For years, said Mark Bonnen, M.D., head of radiation oncology at the Mays Cancer Center, “it has bothered me that when I go to a restaurant and wait for a table, they can text me when my table is available, but that we weren’t doing that in the radiation department.” 

So when the COVID-19 pandemic struck, “it made even more sense,” added Dr. Bonnen, also the chairman of the Department of Radiation Oncology in the Long School of Medicine. 

woman looking at cell phone With the help of Bill Nordwick, manager of radiation therapy at the cancer center, and Josh Asper, a radiation oncology specialist, Dr.
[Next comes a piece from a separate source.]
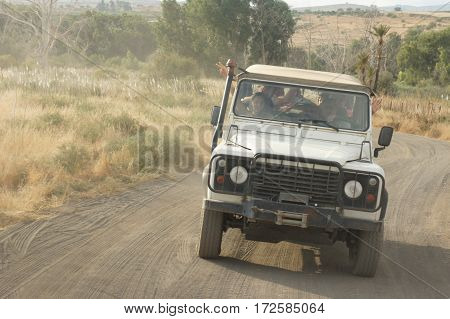 GALILEE ISRAEL - OCTOBER 24: SUV rides on the country road people travel on the jeep the off-road tour in Galilee Israel on October 24 2016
Bonnen implemented a cell phone waiting system for radiation therapy patients. 

“The patients are calling our front desk when they arrive to be checked in,” Nordwick said. “They will then receive a message that we are ready for the patient to enter the building for treatment or that we have received their message and to please wait for the ‘Ready for Treatment’ text.” 

The idea is to control the number of people in the waiting room and thereby maintain the social distancing guidelines, Nordwick said.  

“Most of our patients are high risk and immunocompromised,” he added. It’s important that we attempt to limit any possible exposures to COVID.” 

While he’s still tweaking the process, “it’s getting better every day,” Nordwick said. “The reaction has been good. I think that patients understand that we are trying to keep them safe and in general appreciate the efforts.”  

The Mays Cancer Center is home to UT Health San Antonio MD Anderson Cancer Center.